June 28, 2026
Hire a Developer for Your Existing Ecommerce Store
Need to hire a developer for your existing ecommerce store? Compare costs, how to vet candidates, freelancers vs agencies, and a faster way to fix or migrate.

Your store works, mostly. But the checkout drops mobile users, the product pages load slowly, and that "small" design tweak you wanted three months ago is still sitting in a developer's backlog. At some point every merchant asks the same question: should I hire a developer for my existing ecommerce store, or is there a better way to get the same result? Before you sign a retainer or post a job, it's worth understanding what you're actually paying for, what the work usually costs, and where a developer is genuinely the right call versus overkill.

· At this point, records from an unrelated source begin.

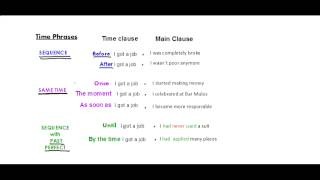 Book 3 Unit 11 Time Clauses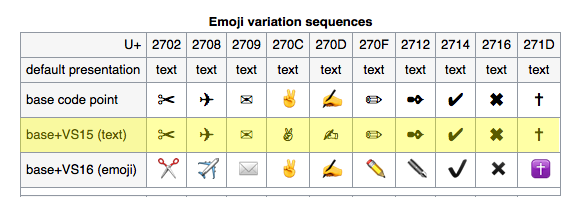CSS CONTENT UNICODE SQUARE - Bootstrap Forms - Formidable Forms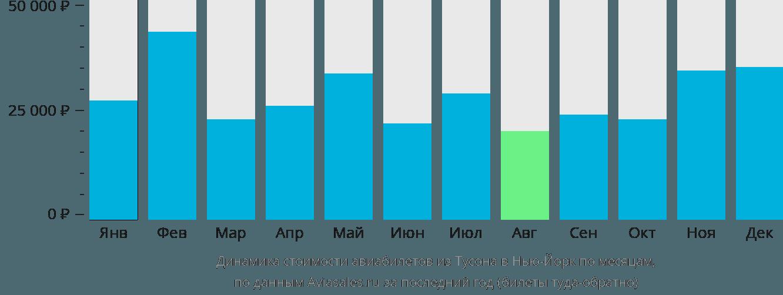 Динамика стоимости авиабилетов из Тусона в Нью-Йорк по месяцам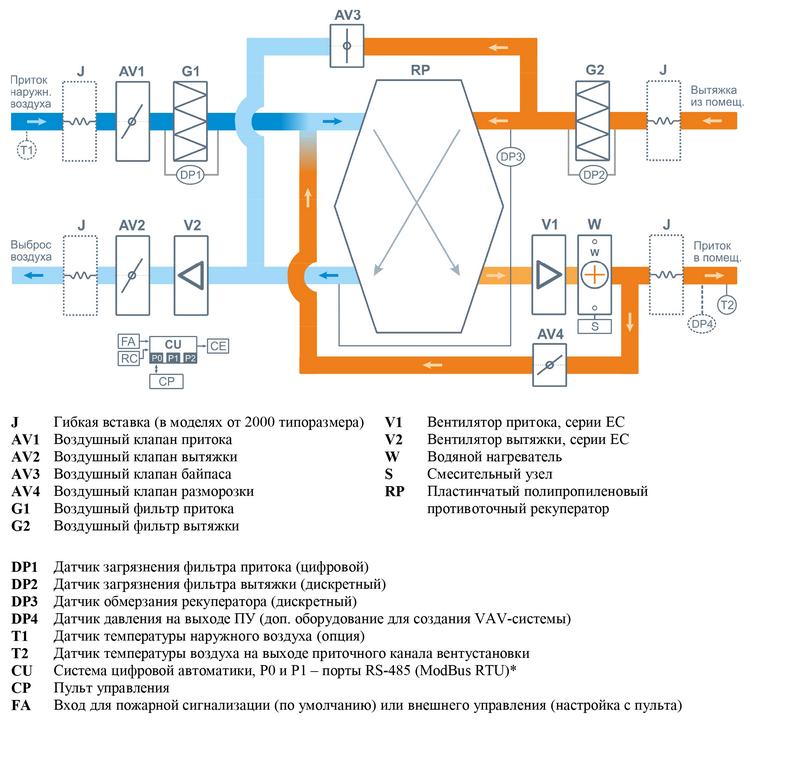 Структурная схема Breezart 1000 Aqua RP SB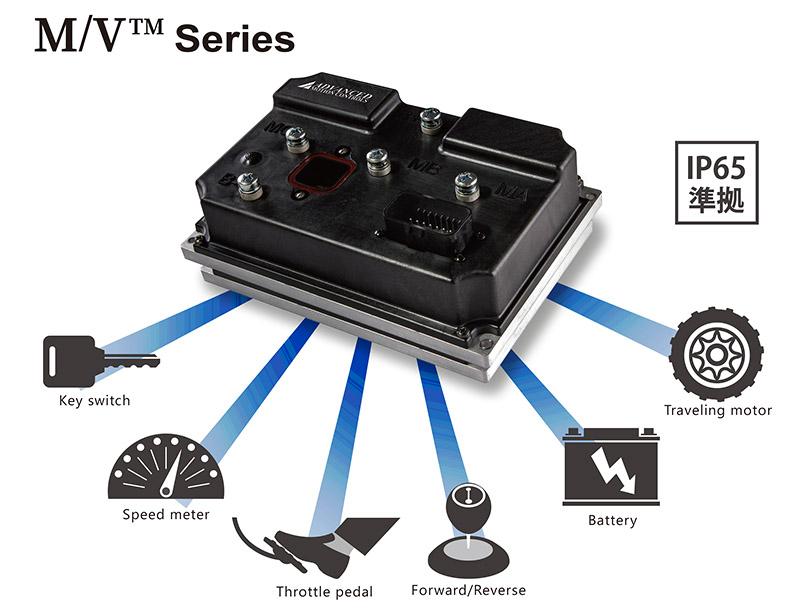 M/V™シリーズイメージ図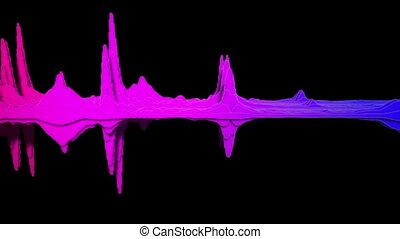 3d, colorez spectre, résumé, waveforms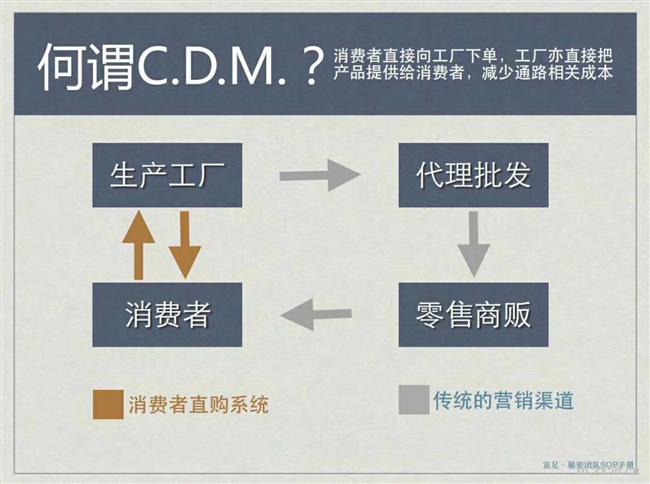 CDM直购模式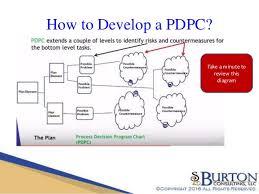 Lean Understanding The Process Decision Program Chart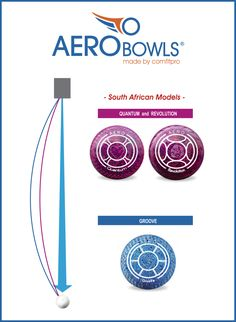 Aero Bowls – Aweh-Sport | Your Trusted Lawn Bowls Supplier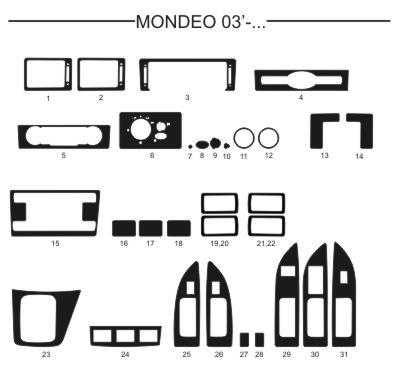 Dekor interiéru Ford Mondeo, 2003-2006, carbon plus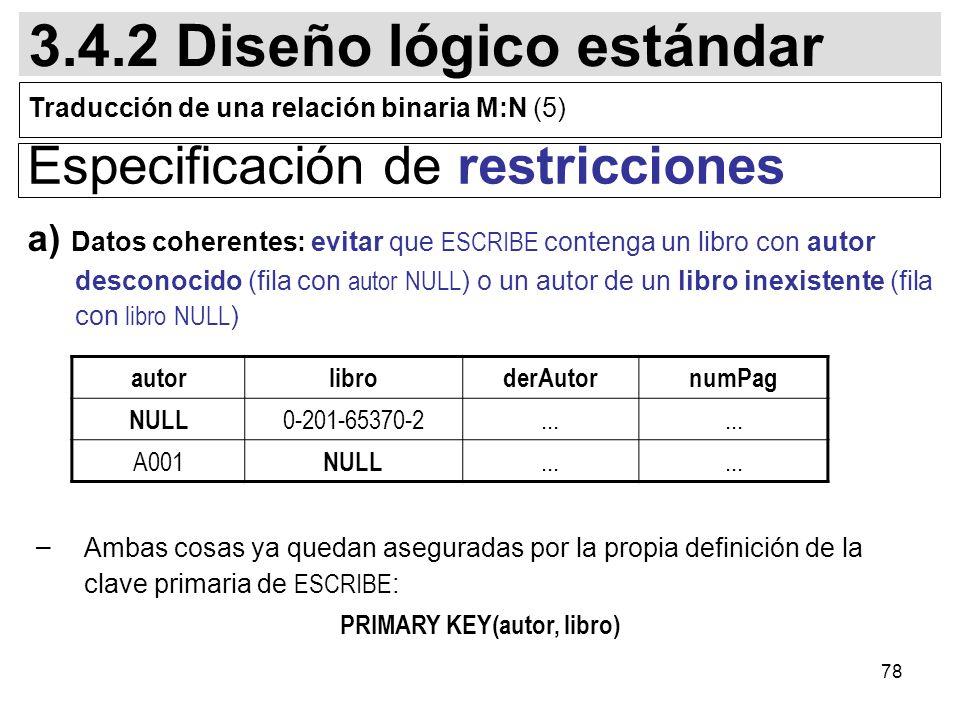 78 a) Datos coherentes: evitar que ESCRIBE contenga un libro con autor desconocido (fila con autor NULL ) o un autor de un libro inexistente (fila con libro NULL ) 3.4.2 Diseño lógico estándar Traducción de una relación binaria M:N (5) Especificación de restricciones autorlibroderAutornumPag NULL 0-201-65370-2...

When you actually need to hire a developer for an existing ecommerce store
Not every problem needs a developer. Some do. The trick is knowing the difference before you spend money. Here's where hiring a developer to update your website genuinely earns its cost.
- Custom functionality your platform can't do. A bespoke product configurator, a subscription model with unusual logic, an integration with a warehouse system nobody's built an app for.
- Deep performance problems. When your site is slow because of bloated theme code or conflicting plugins, not just a heavy image or two.
- A real redesign. If you want to redesign your existing ecommerce store from the brand up, not just swap a banner.
- Platform migration. Moving your catalog, customers, and SEO history when you migrate your ecommerce store to a new platform.
- Bug-level breakage. Checkout failing, taxes calculating wrong, orders not syncing — the "hire a developer to fix my website" emergencies.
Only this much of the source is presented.